[Supplied material — start]

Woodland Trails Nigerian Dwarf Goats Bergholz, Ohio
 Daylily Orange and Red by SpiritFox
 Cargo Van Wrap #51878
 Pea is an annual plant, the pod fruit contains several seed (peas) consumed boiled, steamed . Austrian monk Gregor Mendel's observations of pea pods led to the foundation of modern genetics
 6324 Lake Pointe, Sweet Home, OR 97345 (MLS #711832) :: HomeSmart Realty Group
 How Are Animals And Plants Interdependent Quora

[Supplied material — finish]
[Supplied material — start]

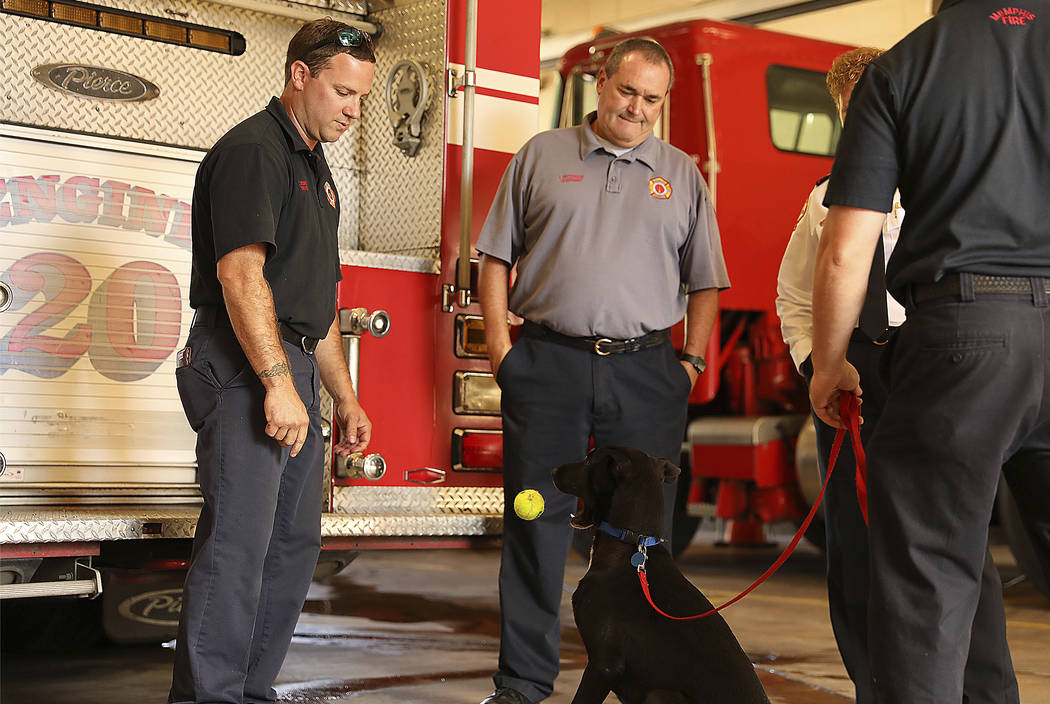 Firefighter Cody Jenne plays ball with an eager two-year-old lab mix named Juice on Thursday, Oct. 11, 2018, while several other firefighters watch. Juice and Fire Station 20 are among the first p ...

[Supplied material — finish]

Task goal: Word for word, restate the lines of the data above that fall between the line holding "Daylily Orange and Red by SpiritFox" and the line holding "How Are Animals", inclusive, and no other lines.

Answer space:
 Daylily Orange and Red by SpiritFox
 Cargo Van Wrap #51878
 Pea is an annual plant, the pod fruit contains several seed (peas) consumed boiled, steamed . Austrian monk Gregor Mendel's observations of pea pods led to the foundation of modern genetics
 6324 Lake Pointe, Sweet Home, OR 97345 (MLS #711832) :: HomeSmart Realty Group
 How Are Animals And Plants Interdependent Quora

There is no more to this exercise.